Taha Yasseri of the University of Oxford examined editing conflicts and their resolution in a 2013 study. Research has focused on, for example, impoliteness of disputes, the influence of rival editing camps, the conversational structure, and the shift in conflicts to a focus on sources. Seigenthaler, the founding editorial director of USA Today and founder of the Freedom Forum First Amendment Center at Vanderbilt University, called Wikipedia co-founder Jimmy Wales and asked whether he had any way of knowing who contributed the misinformation. In the Seigenthaler biography incident, an anonymous editor introduced false information into the biography of American political figure John Seigenthaler in May 2005, falsely presenting him as a suspect in the assassination of John F. Kennedy. Vandals can introduce irrelevant formatting, modify page semantics such as the page’s title or categorization, manipulate the article’s underlying code, or use images disruptively.W 24 In 2003, economics PhD student Andrea Ciffolilli argued that the low transaction costs of participating in a wiki created a catalyst for collaborative development, and that features such as allowing easy access to past versions of a page favored “creative construction” over “creative destruction”.

In 2006, Time magazine recognized Wikipedia’s participation (along with YouTube, Reddit, MySpace, and Facebook) in the rapid growth of online collaboration and interaction by millions of people worldwide. In December 2008, the scientific journal RNA Biology launched a new section for descriptions of families of RNA molecules and requires authors who contribute to the section to also submit a draft article on the RNA family for publication in Wikipedia. The encyclopedia’s assertions are increasingly used as a source by organizations such as the US federal courts and the World Intellectual Property Organization—though mainly for supporting information rather than information decisive to a case. Noam Cohen wrote in Wired that Wikipedia’s effort to combat misinformation related to the pandemic was different from other major websites, opining, “Unless Twitter, Facebook and the others can learn to address misinformation more effectively, Wikipedia will remain the last best place on the Internet.” In October 2020, the World Health Organization announced they were freely licensing its infographics and other materials on Wikimedia projects.
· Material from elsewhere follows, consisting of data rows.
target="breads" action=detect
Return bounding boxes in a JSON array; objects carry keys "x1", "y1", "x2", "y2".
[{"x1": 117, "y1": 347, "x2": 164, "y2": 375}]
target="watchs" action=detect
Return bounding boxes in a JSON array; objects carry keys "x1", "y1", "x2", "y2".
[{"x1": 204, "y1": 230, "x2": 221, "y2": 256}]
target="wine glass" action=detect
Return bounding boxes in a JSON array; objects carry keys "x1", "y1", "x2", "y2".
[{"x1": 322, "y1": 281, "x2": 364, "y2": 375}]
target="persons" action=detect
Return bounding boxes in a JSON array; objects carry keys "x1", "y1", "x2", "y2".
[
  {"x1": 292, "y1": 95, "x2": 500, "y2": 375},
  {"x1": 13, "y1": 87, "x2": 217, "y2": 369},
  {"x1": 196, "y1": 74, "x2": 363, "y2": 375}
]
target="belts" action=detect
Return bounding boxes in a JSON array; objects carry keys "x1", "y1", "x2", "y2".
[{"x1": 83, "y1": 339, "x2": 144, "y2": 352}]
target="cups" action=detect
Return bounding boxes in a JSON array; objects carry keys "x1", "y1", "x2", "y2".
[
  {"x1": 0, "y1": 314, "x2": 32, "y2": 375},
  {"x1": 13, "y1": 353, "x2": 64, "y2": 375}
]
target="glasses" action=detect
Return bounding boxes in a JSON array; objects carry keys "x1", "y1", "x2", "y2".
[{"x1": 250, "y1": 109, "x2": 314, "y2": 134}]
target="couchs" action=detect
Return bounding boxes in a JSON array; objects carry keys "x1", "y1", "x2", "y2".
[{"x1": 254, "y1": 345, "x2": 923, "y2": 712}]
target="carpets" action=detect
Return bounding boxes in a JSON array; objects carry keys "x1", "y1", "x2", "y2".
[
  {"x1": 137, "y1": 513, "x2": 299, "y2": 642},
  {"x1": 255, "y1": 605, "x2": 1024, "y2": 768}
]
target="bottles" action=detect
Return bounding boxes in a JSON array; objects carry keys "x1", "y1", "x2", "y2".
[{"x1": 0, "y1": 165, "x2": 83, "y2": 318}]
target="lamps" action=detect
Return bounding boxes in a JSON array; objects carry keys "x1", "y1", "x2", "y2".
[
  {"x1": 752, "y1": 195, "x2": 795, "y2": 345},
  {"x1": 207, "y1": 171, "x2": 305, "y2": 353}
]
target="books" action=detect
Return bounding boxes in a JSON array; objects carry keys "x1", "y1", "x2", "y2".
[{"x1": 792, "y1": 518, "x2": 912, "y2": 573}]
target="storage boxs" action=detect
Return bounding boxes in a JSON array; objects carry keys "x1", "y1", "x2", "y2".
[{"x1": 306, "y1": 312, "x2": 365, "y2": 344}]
Noam Cohen, writing in The Washington Post states, “YouTube’s reliance on Wikipedia to set the record straight builds on the thinking of another fact-challenged platform, the Facebook social network, which announced last year that Wikipedia would help its users vegas casino root out ‘fake news’.” In 2017–18, after a barrage of false news reports, both Facebook and YouTube announced they would rely on Wikipedia to help their users evaluate reports and reject false news.

There were nearly 7,000 COVID-19 related Wikipedia articles across 188 different Wikipedias, as of November 2021.update The number of readers of Wikipedia worldwide reached 365 million at the end of 2009.W 115 The Pew Internet and American Life project found that one third of US Internet users consulted Wikipedia. In addition to logistic growth in the number of its articles,W 114 Wikipedia has steadily gained status as a general reference website since its inception in 2001.